Improving educational outcomes for children with disabilities in the Lake Region, Kenya

This project has now ended. Find out about our current projects on our inclusive education page.

Location: The Lake Region, Kenya
Start date: September 2012
Partner: Maseno University
Funded by: Sightsavers

A lack of relevant, accurate information at key stages of a disabled child’s development means that many don't progress academically at the same rate as non-disabled children. This project supports 500 children with disabilities to attend mainstream primary schools, developing improved tools and systems to monitor their progression through school. This will include:

  • Standardising high quality educational assessments
  • Creating child-centred, multi-agency development plans
  • Integrating new methodologies into existing processes

We are working alongside ten inclusive primary schools, together with other service providers, community members and duty-bearers. We will monitor how the improved tools and systems impact on the enrolment, retention and academic performance of children with disabilities at primary school. The findings will be shared with the Ministries of Health and Education so that they can implement inclusive strategies for education.

Project targets:

  • 500 children with disabilities enrolled in mainstream schools
  • Improved educational tools and systems for data collection
  • 2,000 family members of disabled children better able to support their child’s educational and functional development
  • 40 teachers better able to work effectively with disabled children

Project highlights include:

  • The project team recently met with eight Ministry of Education officials in Awasi and shared the details of the project.
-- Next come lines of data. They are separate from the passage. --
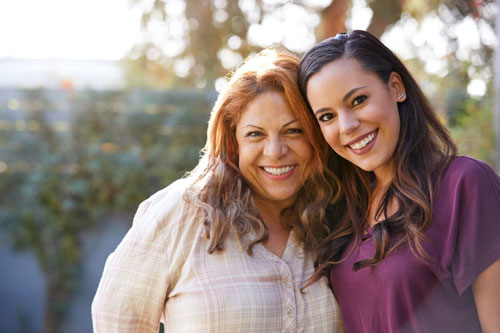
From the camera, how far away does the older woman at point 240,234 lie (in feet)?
7.24

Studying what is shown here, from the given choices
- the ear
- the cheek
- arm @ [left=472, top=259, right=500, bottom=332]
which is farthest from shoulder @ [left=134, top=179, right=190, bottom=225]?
arm @ [left=472, top=259, right=500, bottom=332]

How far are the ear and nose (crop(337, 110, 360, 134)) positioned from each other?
20 centimetres

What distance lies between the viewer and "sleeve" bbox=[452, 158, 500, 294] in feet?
6.06

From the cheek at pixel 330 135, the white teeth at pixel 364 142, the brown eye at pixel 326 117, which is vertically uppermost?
the brown eye at pixel 326 117

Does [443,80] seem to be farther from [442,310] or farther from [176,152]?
[442,310]

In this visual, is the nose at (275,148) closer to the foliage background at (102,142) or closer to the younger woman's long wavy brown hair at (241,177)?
the younger woman's long wavy brown hair at (241,177)

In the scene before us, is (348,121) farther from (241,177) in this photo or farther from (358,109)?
(241,177)

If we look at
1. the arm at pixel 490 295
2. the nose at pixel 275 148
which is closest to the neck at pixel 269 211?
the nose at pixel 275 148

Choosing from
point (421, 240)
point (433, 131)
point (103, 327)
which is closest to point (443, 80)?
point (433, 131)

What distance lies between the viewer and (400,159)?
2221 millimetres

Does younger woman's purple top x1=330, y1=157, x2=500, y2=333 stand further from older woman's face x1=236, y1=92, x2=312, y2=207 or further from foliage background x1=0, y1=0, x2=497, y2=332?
foliage background x1=0, y1=0, x2=497, y2=332

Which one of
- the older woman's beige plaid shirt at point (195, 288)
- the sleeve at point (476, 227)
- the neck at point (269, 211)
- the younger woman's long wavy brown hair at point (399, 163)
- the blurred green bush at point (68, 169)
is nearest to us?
the sleeve at point (476, 227)

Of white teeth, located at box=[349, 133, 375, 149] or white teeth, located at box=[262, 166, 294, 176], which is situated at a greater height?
white teeth, located at box=[349, 133, 375, 149]

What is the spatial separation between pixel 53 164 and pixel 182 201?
3.60m
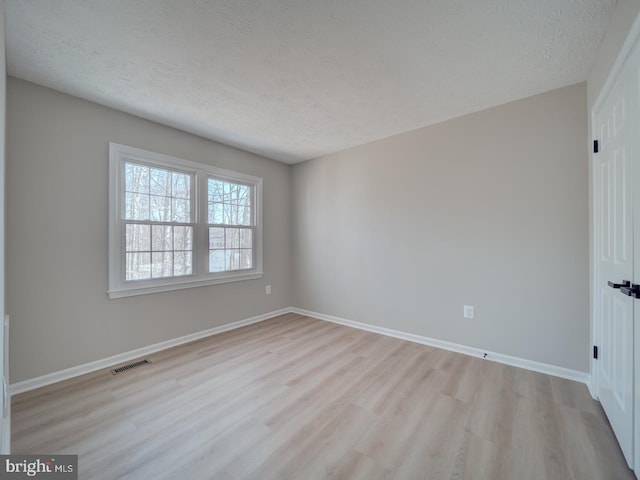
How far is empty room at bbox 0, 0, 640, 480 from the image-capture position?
5.02ft

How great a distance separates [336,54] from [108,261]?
2.76 m

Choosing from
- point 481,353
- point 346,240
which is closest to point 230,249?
point 346,240

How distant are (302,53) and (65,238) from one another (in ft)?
8.35

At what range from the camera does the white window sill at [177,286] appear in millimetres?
2684

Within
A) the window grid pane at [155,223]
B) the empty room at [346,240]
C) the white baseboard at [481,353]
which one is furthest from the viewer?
the window grid pane at [155,223]

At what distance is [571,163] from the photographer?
7.57ft

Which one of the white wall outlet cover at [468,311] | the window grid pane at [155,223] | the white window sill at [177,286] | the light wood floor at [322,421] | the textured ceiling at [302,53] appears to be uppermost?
the textured ceiling at [302,53]

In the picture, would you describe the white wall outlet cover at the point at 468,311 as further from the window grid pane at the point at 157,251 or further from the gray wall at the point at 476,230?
the window grid pane at the point at 157,251

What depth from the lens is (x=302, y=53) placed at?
6.21 ft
The meeting was very positive and the officals agreed to share information and work jointly for the benefit of children with disabilities.
  • A local hospital in the region has been elevated from a health centre to a district hospital and received more specialist personnel and resources. This will allow the children who are assessed as part of the project to have access to specialised medical attention in a closer location. Previously, children with disabilities had to travel to the provincial hospital miles away for specialised treatment, rehabilitation and medication.
  • A field study and data collection was conducted for six days in collaboration with Maseno University’s Department of Special Needs Education. This included 10 focus group discussions and 6 in-depth interviews. The findings will help stakeholders to identify and prioritise issues to be addressed during the project.